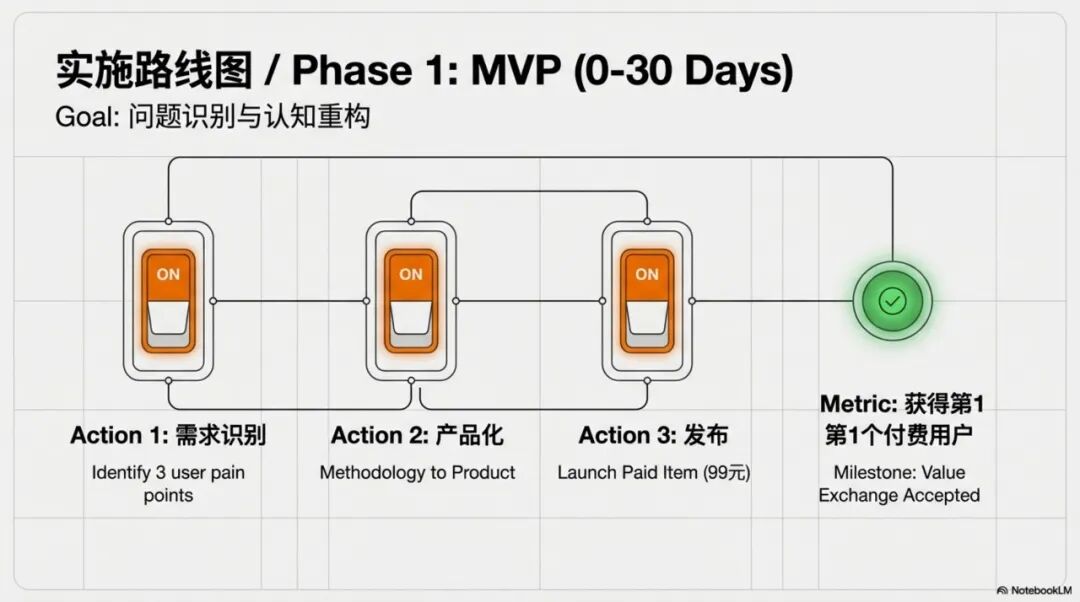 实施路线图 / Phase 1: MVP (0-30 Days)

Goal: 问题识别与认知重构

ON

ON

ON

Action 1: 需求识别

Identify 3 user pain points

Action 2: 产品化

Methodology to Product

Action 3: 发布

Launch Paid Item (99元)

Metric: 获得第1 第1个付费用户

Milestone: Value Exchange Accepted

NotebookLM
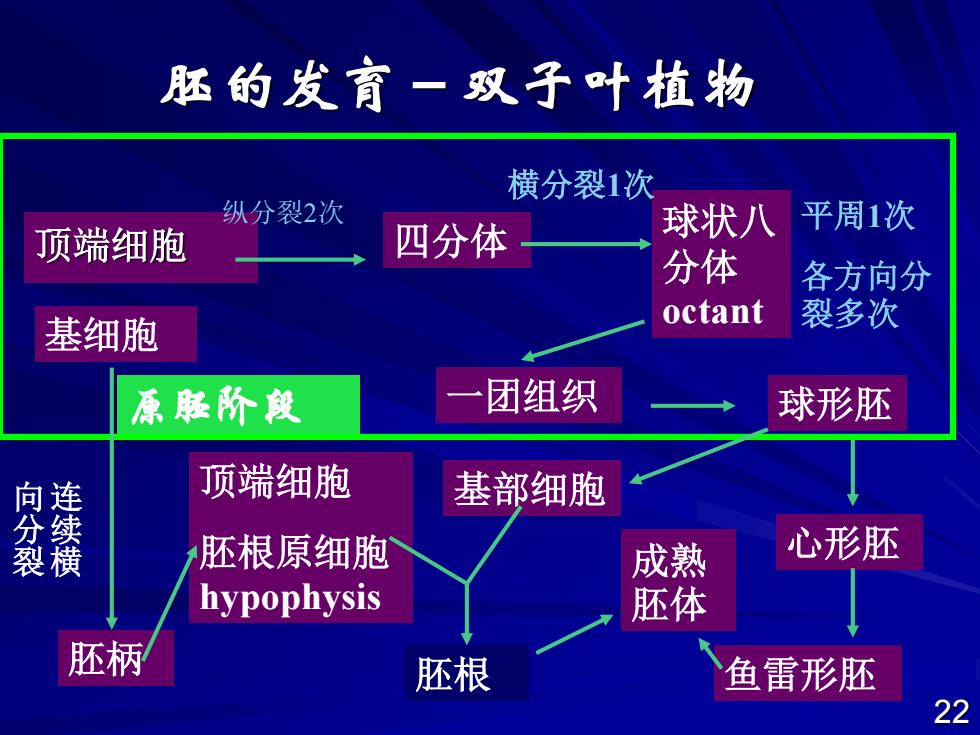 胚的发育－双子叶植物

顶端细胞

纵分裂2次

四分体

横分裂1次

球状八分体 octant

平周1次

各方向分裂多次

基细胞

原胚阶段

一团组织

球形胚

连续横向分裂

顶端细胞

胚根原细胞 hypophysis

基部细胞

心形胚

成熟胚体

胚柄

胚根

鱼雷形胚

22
...
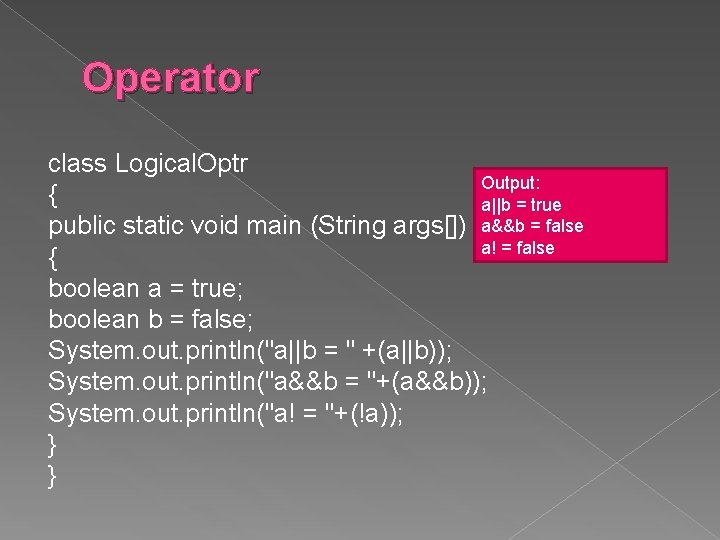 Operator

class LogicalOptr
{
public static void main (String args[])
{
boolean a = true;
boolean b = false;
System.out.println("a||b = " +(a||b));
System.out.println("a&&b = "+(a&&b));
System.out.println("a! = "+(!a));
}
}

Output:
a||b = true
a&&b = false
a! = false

• [What needs to be done]: Every line in the entries above that has the word "println" should be identified and copied.

• [Response to the task]:
System.out.println("a||b = " +(a||b));
System.out.println("a&&b = "+(a&&b));
System.out.println("a! = "+(!a));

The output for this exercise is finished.